A pair is e-tie, if R E does not order the nodes of the pair, and a-tie, if R A does not order them. Let C, D, E, and A denote the number of concordant, discordant, e-tie, and a-tie pairs respectively.
An ARSG may be constructed for term t by executing ObjectRank with some set of objects B hinrank the baseset and restricting the graph to include only nodes with non-negligible ObjectRank scores, i.
The main challenge of this approach is identifying a baseset B, which will provide a good RSG approximation for term t. Embodiments of the invention focus on sets B, which are supersets of the baseset of t. This relationship gives us the following important result. According to this theorem, authority-bases a given term t, if the term baseset BS t is a subset of B, all the important nodes relevant to t are always subsumed within MSG B. That is, all the non-negligible end points of random walks originated from starting nodes containing t are present in the sub-graph generated using B.

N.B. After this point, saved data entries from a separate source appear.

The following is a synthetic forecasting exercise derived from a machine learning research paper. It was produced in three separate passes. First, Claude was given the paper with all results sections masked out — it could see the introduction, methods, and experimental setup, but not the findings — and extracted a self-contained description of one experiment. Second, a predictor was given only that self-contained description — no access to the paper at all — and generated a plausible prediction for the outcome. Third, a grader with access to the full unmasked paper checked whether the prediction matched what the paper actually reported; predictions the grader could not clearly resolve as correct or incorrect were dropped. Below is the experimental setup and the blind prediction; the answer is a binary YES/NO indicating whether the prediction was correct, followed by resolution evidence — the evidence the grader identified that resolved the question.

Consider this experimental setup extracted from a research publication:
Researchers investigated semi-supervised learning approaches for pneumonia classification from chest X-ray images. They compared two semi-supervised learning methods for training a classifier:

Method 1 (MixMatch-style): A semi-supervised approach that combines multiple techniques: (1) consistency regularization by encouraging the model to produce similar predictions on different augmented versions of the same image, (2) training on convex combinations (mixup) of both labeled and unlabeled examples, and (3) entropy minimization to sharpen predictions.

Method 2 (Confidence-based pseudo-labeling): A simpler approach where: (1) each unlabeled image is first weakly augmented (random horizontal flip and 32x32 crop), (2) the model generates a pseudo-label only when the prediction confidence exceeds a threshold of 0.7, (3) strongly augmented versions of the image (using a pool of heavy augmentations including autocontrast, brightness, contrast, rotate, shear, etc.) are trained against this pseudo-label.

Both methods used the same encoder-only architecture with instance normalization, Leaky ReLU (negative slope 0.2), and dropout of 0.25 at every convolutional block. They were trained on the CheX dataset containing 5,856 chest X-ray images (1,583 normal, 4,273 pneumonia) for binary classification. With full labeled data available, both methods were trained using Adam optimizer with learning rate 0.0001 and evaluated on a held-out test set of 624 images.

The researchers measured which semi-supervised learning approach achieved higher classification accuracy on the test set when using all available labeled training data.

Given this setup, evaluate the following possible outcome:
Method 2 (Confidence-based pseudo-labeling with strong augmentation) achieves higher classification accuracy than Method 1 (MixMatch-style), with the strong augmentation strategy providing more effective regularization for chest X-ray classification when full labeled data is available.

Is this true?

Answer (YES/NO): YES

However, it may be observed that even though two nodes v 1 and v 2 are guaranteed to be found both in G and in MSG Bthe ordering or their ObjectRank scores might not be preserved on Authority-bazed B as we do not include intermediate nodes if their ObjectRank scores are below the convergence threshold.
However, it is unlikely that many walks terminating on relevant nodes will pass through irrelevant nodes. Experimental evaluations performed by the inventors support this materiakized. The quality of search results should improve if objects in B are semantically related to t. In fact, the inventors have discovered that terms with strong semantic connections can generate good RSGs for each other. However, there is definitely a strong semantic connection between these terms, since XML is a data format famous for its flexible schema.
Papers about XML tend to cite papers that materiwlized about schemas and vice versa. It can be hard to automatically identify terms with such strong semantic connections for every query term.
A baseset B is created for every bin by taking the union of the posting lists of the terms in the bin, and construct MSG B for every bin. The mapping of terms to bins is remembered, and at query searcj, the corresponding bin for each term can be uniquely identified, and the term can be executed on the MSG of this bin.
Empirical results support this. The most frequent among them appeared in 8 documents. As previously discussed, a set of MSGs is constructed for terms of a dictionary or a workload by partitioning the terms into a set of term bins based on their co-occurrence. An MSG is generated for every bin based on the intuition that a sub-graph that contains all objects and links relevant to a set of related terms should have all matterialized information needed to rank objects with respect to one of these terms.
There are two main goals in constructing term bins. The djnamic goal is controlling the size of each bin to ensure scwling the resulting sub-graph is small enough for ObjectRank to execute in a reasonable amount of time. The second goal subgrahs minimizing the number of bins to save the pre-processing time.
BinRank: Scaling Dynamic Authority Based Search Using Materialized Sub Graphs
We know that pre-computing ObjectRank for authority-baed terms in our corpus is not feasible. To achieve the first goal, a maxBinSize parameter is introduced that limits the size of the union of the posting lists of the terms in the bin, called jaterialized size. As discussed above, ObjectRank uses the convergence threshold that is inversely proportional to the size of the baseset, i. Thus, there is a strong correlation between the bin size and the size of the materialized sub-graph.